▸ TEXT PASSAGE:

** BEGIN **

Harvard v. State
This text of 414 So. 2d 1032 (Harvard v. State) is published on Counsel Stack Legal Research, covering Supreme Court of Florida primary law. Counsel Stack provides free access to over 12 million legal documents including statutes, case law, regulations, and constitutions.
Opinion
William Lanay HARVARD, Appellant,
v.
STATE of Florida, Appellee.
Supreme Court of Florida.
*1033 Richard L. Jorandby, Public Defender, and Craig S. Barnard, Chief Asst. Public Defender and Richard B. Greene, Asst. Public Defender, Fifteenth Judicial Circuit, West Palm Beach, Florida, for appellant.
Jim Smith, Atty. Gen. and James Dickson Crock, Asst. Atty. Gen., Daytona Beach, for appellee.
PER CURIAM.
This is an appeal from a death sentence which was reimposed upon appellant after a resentencing hearing pursuant to an order of this Court contained in Harvard v. State, 375 So.2d 833, 835 (Fla. 1978) (on rehearing). We have jurisdiction under article V, section 3(b)(1), Florida Constitution. We affirm.
To properly address the issues, it is necessary to establish chronologically the events culminating in this proceeding. Appellant was convicted in 1974 of first-degree murder for the shooting death of his second ex-wife, Ann Bovard. The facts of this murder, described in more detail in our original opinion, reflect that appellant waited in his automobile for Ms. Bovard to leave her place of employment, then followed her for some distance, pulled alongside her car, and discharged a shotgun blast into her neck, killing her instantly. The jury recommended the death penalty and the trial judge agreed, imposing the death sentence after concluding that no mitigating circumstances existed to outweigh the applicable aggravating circumstances.

** END **

▸ AVAILABLE DATA:

** BEGIN **

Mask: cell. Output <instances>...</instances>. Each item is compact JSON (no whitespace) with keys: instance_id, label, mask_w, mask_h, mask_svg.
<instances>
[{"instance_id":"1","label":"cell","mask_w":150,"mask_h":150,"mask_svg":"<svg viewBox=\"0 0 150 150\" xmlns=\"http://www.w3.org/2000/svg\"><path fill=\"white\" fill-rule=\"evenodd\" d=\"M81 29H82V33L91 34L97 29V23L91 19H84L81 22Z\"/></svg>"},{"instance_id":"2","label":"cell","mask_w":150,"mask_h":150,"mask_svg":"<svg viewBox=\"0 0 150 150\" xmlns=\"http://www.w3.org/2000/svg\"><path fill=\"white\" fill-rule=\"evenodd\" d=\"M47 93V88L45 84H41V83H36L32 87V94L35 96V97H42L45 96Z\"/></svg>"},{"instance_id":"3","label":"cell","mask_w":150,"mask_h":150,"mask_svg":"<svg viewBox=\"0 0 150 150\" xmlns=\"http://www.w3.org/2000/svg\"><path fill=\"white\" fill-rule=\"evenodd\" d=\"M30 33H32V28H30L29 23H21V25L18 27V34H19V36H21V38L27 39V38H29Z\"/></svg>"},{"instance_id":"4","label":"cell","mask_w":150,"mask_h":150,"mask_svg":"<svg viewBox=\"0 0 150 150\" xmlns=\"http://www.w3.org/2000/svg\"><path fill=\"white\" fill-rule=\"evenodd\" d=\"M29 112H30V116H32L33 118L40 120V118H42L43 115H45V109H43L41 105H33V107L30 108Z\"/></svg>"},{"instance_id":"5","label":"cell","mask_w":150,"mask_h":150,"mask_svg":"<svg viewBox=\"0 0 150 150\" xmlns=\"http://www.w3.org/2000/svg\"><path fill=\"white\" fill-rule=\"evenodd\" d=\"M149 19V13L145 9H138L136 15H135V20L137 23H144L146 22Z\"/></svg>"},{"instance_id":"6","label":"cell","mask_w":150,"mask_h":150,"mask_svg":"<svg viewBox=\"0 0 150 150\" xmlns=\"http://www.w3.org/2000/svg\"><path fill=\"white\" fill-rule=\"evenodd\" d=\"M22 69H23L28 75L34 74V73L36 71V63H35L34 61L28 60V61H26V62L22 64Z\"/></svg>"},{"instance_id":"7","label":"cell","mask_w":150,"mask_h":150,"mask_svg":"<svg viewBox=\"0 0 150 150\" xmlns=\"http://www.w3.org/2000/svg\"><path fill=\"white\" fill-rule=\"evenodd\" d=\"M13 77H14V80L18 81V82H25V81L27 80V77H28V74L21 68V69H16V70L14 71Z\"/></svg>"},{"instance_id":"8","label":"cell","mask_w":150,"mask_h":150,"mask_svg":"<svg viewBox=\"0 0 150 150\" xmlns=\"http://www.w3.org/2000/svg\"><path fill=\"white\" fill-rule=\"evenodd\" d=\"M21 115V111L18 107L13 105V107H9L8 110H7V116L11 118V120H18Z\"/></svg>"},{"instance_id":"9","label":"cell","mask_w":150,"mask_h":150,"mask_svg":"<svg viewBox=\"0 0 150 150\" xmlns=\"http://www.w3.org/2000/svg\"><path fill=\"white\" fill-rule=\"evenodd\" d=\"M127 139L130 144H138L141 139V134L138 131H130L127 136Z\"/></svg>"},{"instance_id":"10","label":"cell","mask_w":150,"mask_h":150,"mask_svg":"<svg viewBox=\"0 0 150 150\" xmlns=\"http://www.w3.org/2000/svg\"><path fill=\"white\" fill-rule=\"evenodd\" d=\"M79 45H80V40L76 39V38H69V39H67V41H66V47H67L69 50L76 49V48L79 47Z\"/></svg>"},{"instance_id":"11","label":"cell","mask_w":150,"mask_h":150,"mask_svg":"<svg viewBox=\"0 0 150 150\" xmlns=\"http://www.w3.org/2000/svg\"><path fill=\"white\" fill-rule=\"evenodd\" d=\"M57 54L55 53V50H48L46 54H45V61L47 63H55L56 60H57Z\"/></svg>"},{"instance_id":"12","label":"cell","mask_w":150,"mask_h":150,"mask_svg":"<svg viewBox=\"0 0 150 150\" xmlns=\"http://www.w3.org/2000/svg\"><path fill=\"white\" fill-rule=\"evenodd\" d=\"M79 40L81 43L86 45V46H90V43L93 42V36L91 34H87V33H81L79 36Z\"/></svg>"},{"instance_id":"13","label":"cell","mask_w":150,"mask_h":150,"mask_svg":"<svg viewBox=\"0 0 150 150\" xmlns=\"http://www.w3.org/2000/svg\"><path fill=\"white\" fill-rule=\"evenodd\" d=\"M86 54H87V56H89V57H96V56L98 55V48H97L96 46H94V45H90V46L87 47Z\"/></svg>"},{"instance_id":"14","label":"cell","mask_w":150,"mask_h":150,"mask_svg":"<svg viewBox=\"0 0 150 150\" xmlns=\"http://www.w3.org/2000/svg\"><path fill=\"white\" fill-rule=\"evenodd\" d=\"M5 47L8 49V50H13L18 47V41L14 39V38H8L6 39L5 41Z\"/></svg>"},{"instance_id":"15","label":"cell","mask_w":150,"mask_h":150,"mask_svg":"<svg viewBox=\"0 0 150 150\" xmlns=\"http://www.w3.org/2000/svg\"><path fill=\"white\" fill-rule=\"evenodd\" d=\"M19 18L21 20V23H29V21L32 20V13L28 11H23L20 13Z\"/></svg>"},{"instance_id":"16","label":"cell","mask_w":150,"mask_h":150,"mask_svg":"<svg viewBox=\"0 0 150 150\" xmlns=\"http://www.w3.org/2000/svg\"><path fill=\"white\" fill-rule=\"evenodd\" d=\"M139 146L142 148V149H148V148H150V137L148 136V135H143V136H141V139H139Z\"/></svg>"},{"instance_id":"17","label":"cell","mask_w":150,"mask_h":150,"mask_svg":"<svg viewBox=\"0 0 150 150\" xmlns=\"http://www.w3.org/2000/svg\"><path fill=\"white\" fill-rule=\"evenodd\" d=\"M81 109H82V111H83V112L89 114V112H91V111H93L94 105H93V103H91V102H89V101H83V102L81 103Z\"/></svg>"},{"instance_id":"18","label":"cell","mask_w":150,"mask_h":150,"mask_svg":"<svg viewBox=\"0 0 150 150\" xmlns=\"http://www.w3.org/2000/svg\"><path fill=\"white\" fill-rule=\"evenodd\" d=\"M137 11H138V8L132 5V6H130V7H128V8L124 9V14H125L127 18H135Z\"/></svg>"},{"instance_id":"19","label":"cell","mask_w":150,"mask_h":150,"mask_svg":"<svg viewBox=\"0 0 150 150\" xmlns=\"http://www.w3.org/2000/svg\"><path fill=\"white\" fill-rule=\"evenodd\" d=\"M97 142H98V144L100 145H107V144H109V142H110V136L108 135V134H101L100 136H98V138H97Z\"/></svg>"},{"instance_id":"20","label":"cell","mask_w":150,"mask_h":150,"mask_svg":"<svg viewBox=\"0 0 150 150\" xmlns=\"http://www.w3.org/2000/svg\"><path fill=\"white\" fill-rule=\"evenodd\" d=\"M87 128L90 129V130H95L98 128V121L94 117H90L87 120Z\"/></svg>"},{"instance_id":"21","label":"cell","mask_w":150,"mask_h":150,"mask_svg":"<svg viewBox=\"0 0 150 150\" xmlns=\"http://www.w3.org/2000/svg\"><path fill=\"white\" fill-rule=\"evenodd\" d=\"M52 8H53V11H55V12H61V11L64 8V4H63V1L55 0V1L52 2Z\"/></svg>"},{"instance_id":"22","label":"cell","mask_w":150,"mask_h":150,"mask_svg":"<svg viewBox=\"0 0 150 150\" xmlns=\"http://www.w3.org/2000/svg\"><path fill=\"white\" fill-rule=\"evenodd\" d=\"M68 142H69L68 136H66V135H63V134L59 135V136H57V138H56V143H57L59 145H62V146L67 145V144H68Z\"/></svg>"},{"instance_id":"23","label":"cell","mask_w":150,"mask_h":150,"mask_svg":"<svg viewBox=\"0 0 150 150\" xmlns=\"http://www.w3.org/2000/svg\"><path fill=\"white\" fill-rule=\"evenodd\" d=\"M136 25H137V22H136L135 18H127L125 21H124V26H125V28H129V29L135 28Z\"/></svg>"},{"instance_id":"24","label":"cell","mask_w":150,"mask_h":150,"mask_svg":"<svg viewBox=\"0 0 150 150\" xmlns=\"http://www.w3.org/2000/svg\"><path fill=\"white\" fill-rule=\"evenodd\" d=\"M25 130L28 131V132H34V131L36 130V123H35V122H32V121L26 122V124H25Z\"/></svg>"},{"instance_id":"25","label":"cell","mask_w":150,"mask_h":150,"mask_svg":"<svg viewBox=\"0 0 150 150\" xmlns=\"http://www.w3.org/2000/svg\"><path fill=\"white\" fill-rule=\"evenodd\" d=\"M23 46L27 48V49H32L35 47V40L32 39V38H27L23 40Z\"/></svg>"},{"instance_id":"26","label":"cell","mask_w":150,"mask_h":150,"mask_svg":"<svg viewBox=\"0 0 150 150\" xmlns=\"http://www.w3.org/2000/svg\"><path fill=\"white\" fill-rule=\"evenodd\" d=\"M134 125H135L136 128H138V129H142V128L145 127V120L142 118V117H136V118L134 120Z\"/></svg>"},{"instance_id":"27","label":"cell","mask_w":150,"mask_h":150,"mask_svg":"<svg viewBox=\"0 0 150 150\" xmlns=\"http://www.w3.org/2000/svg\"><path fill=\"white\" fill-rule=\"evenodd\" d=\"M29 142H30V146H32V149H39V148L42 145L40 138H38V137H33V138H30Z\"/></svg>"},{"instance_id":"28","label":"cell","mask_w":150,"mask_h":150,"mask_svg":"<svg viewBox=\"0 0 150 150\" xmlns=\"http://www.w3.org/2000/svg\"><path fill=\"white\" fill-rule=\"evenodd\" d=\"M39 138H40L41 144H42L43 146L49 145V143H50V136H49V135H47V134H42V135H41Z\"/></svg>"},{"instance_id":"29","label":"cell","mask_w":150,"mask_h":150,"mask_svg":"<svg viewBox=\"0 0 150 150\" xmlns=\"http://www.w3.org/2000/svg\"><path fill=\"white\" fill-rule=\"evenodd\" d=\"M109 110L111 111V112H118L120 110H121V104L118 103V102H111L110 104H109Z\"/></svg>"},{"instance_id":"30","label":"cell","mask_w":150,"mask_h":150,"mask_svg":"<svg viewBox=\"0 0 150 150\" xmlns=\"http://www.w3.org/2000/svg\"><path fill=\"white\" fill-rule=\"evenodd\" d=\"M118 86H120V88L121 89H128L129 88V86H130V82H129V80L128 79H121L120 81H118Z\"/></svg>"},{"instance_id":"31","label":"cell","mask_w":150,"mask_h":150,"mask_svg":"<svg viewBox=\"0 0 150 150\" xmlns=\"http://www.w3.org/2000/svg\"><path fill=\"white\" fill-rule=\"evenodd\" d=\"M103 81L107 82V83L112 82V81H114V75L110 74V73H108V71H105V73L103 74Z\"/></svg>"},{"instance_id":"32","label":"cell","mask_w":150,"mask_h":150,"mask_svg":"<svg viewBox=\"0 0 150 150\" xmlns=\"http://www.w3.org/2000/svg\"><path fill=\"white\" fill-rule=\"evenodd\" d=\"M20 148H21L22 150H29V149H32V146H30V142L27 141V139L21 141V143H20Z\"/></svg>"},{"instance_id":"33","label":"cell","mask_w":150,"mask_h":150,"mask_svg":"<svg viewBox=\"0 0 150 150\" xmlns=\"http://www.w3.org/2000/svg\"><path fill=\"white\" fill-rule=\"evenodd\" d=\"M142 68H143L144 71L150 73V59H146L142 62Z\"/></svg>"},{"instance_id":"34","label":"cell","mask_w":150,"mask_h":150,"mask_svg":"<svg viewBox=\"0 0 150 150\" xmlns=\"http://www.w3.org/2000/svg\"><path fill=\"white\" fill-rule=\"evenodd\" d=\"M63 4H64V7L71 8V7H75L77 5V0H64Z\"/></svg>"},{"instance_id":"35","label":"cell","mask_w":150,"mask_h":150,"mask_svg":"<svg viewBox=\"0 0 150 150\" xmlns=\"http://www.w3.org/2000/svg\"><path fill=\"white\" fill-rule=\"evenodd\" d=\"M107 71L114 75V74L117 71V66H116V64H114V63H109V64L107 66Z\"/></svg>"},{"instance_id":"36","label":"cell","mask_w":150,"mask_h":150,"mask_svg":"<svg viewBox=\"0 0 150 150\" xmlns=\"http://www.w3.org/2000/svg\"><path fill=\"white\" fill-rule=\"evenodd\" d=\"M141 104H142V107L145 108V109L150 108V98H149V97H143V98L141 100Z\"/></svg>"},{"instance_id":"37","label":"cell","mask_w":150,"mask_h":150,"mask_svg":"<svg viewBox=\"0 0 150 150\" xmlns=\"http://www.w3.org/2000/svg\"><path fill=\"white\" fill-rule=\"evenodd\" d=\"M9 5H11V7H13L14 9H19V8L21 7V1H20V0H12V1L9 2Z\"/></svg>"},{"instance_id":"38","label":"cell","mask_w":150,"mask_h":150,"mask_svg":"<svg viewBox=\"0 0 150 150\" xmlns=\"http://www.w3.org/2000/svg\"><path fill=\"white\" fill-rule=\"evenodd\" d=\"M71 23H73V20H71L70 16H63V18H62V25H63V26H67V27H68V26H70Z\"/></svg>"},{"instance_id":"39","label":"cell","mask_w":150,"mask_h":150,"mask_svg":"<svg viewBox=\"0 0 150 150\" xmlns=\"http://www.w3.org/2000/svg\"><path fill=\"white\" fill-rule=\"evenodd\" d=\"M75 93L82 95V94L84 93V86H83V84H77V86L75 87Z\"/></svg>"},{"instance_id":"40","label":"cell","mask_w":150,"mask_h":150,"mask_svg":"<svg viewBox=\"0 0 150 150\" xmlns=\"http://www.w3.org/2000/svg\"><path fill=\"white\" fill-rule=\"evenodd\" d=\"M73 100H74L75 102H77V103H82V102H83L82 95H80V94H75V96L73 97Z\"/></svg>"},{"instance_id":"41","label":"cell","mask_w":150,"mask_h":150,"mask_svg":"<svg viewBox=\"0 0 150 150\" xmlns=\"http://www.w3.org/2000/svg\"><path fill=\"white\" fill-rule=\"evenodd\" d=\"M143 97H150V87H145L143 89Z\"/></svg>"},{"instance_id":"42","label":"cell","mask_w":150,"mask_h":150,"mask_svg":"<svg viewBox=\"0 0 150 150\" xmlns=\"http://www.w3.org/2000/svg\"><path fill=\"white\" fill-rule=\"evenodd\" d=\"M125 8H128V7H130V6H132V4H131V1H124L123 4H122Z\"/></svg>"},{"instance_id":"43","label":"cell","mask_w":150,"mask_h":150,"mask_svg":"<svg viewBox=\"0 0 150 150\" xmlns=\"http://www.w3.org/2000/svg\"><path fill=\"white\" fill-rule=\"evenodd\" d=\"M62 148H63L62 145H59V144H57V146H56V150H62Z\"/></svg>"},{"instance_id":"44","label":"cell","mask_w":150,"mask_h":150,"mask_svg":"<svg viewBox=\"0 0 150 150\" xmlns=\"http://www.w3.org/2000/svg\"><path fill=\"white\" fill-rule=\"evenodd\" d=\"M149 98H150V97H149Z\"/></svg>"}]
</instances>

** END **

▸ EXERCISE INSTRUCTIONS:
• 1. Print the part of the Harvard v. State opinion that starts at the words "Supreme Court of Florida." and ends after the words "Beach, for appellee.", word for word.
• 2. Carry on the Harvard v. State court opinion from its last sentence.

▸ ANSWERS FOR THE EXERCISE:
• 1.
Supreme Court of Florida.
*1033 Richard L. Jorandby, Public Defender, and Craig S. Barnard, Chief Asst. Public Defender and Richard B. Greene, Asst. Public Defender, Fifteenth Judicial Circuit, West Palm Beach, Florida, for appellant.
Jim Smith, Atty. Gen. and James Dickson Crock, Asst. Atty. Gen., Daytona Beach, for appellee.

• 2.
While this case was pending on appeal before this Court, the United States Supreme Court, in Gardner v. Florida, 430 U.S. 349, 97 S.Ct. 1197, 51 L.Ed.2d 393 (1977), decided that it is a denial of due process for the death sentence to be imposed if the trial judge, in weighing the aggravating and mitigating circumstances of the case, considers confidential information which the defendant had no opportunity to deny or explain. As a result of this U.S. Supreme Court decision, this Court directed *1034 all trial judges in the state to advise the Court whether they had imposed the death sentence in consideration of any information not known to the defendants. The trial judge in the instant case responded that he had, in fact, considered a confidential portion of the presentence investigation report and information regarding appellant's military record, furnished by the United States Marine Corps, which had not been made available to appellant or his counsel.
We affirmed the conviction of appellant, but, to comply with the Gardner decision, we vacated the death sentence and remanded the case for resentencing, stating that the hearing would be
without the necessity of convening an advisory jury, but with directions to provide counsel for the state and the defendant an opportunity to explain, contradict, and argue regarding the relevance, materiality, and import of the confidential information and military history, as well as other matters properly considered by the trial court concerning appellant's sentence... .
Harvard, 375 So.2d at 835. The trial judge proceeded in accordance with this direction and, at the conclusion of the resentencing proceeding, reimposed the death sentence. In this appeal, appellant argues that the Gardner remand resentencing procedure denied him due process of law.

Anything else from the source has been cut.